**TEXTE FOURNI**
★ ★ ★

En premier lieu, à travers la question « pourquoi devrais-je choisir entre conscience et plaisir ? », la publicité entend traduire l’indécision et le tiraillement des consommateurs et consommatrices entre leur conscience environnementale et le plaisir d’un achat. Elle n’oppose pas les actions environnementales au fait de se faire plaisir. Bien au contraire, l’objectif de la publicité est de démontrer que les deux ne sont pas nécessairement incompatibles et elle répond en cela à une demande des consommateurs : réconcilier et allier le besoin de se faire plaisir tout en consommant mieux. Aucun visuel ou propos de la publicité n’incite les consommateurs à des « modes de consommation excessifs ou au gaspillage », ou cautionne des « agissements manifestement inconséquents ou irresponsables ». Les sociétés rappellent à cet égard que le propre d’une publicité est de susciter un désir d’achat ou de faire connaitre une marque.  

En deuxième lieu, la publicité illustre visuellement les actions environnementales les plus courantes (trier ses ordures, manger bio, s’acheter un vélo), de manière humoristique, sans toutefois les dénigrer ou les discréditer. De même que le potiron géant, l’arc en ciel de poubelles, loin d’être une dissuasion à trier ses ordures, est une illustration visuelle de l’univers onirique et un clin d’œil aux efforts de la protagoniste. L’intention des responsables de la publicité n’a jamais été de ridiculiser les gestes éco-citoyens.  

En troisième lieu, la société fait valoir que ce film publicitaire s’appuie sur des engagements réels et proportionnés. A cet égard, ont été ajoutés, à la demande de l’ARPP, un début d’explication sur les engagements de la société en matière de développement durable (« faire grandir sa sélection de produits plus responsables » ; « … contribue à réduire le gaspillage en revalorisant les produits invendus des marques partenaires et s’engage à faire grandir sa sélection de produits plus responsables ») ainsi que l’adresse du site de la société permettant aux consommateurs d’accéder à l’ensemble de ses engagements en manière de développement durable. L’URL de la page du site défilant au bas de la publicité est également présente sur la page Youtube de la Société, tant dans la description figurant sous la vidéo, que sur l’onglet d’information en haut de la vidéo. Ces différents liens renvoient tous vers une page publique du site de la société, spécialement dédiée à ses engagements en matière de responsabilité sociale et environnementale. Afin de les rendre accessibles à toute personne qui souhaite en prendre connaissance, la page est accessible depuis la homepage du site de la société, sans avoir besoin de détenir un compte client. Cette page a été consultée plus de 30 000 fois entre le 24 septembre et le 15 novembre 2020, ce qui témoigne de son accessibilité.

★ ★ ★

**ENTRÉES FOURNIES**
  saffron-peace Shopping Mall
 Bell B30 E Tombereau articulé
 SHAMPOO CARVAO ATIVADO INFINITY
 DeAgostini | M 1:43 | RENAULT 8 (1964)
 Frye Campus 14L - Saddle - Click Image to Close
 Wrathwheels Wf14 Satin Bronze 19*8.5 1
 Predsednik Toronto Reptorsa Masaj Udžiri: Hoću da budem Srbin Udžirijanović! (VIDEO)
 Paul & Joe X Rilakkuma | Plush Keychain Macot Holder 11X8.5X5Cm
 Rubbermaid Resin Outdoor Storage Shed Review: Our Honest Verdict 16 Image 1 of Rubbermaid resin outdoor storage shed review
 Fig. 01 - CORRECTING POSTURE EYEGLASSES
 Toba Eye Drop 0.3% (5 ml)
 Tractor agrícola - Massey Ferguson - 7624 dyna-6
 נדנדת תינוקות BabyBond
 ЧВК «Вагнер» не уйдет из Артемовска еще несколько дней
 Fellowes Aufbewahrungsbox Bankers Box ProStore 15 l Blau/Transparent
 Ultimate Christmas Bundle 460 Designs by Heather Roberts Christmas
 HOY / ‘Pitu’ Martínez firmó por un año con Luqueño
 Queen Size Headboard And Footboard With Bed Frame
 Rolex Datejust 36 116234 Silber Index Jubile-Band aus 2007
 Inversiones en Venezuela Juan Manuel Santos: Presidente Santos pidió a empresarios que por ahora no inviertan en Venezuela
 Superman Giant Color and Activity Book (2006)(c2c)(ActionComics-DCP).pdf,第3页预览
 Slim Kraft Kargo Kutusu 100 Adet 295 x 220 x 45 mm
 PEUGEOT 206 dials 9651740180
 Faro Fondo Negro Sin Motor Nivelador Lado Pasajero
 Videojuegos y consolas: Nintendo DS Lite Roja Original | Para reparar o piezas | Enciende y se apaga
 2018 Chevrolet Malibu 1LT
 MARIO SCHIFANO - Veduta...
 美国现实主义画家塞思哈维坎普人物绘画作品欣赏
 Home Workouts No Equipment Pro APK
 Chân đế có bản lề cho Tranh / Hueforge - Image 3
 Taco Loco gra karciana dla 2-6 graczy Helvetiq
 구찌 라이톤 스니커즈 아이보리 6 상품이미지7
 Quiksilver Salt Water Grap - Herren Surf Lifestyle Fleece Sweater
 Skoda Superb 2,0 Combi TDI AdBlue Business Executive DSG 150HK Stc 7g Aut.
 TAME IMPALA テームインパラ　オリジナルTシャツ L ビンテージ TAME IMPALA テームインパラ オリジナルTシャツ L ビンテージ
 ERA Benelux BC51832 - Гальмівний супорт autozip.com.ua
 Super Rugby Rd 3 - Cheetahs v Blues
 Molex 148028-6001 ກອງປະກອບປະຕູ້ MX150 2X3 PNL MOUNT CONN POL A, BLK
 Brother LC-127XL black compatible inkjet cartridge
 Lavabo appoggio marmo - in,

★ ★ ★

**LISTE DES CONSIGNES**
a – D'après le texte sur la publicité, combien de fois la page des engagements de la société a-t-elle été consultée entre le 24 septembre et le 15 novembre 2020 ?
b – Relevez dans le texte sur la publicité toutes les actions environnementales courantes que le film illustre visuellement.
c – Poursuivez le texte sur la publicité à partir de sa dernière phrase.

**CORRIGÉ DE L'EXERCICE**
a – Plus de 30 000 fois.

b – Trier ses ordures, manger bio, s'acheter un vélo.

c –
En outre, les engagements annoncés dans la publicité en matière de développement durable sont véridiques et concrets. Comme précisé dans la mention explicative, le modèle économique de la société est de revaloriser des produits invendus à des prix attractifs. La société a développé depuis 2006 un nouveau service, dénommé « délotage », proposé aux enseignes de mode visant à les aider à gérer leurs sur-stocks et permettant d’éviter leur destruction (laquelle sera interdite à partir de 2021).  

Par ailleurs, la société propose à ses membres une offre de produits éco-responsables disponible chaque jour, ainsi qu’une sélection de marques engagées mises en avant sur son site via un espace dédié. Comme indiqué dans la publicité, l’objectif affiché pour 2020-2021 est d’accroitre, par une prospection active, cette offre.  

Compte tenu de ce qui précède, les sociétés estiment que ces engagements sont réels, vérifiables et proportionnés aux actions réellement menées par la société, et ne sont pas de nature à induire en erreur les consommateurs. 

L’Autorité de Régulation Professionnelle de la Publicité (ARPP) indique avoir été interrogée par son adhérent, l’agence de communication et la société d’avocats, dans le cadre de sa mission de délivrance de conseils, concernant ce film publicitaire en faveur du site Internet en cause. 

L’ARPP rappelle que, de manière générale, elle accorde une vigilance toute particulière au recours à des arguments écologiques en publicité. Au quotidien, elle veille à ce que les messages publicitaires ne contiennent pas de visuels ou d’allégations pouvant être perçus comme contraires aux principes de respect de l’environnement, notamment aux règles contenues dans la Recommandation « Développement durable » de l’ARPP. 

Pour autant, il n’est pas interdit pour un annonceur de mettre en avant les engagements et actions menées sur le sujet de l’environnement ni d’inscrire son discours publicitaire dans un contexte plus général de questionnement des consommateurs d’aujourd’hui sur ce sujet.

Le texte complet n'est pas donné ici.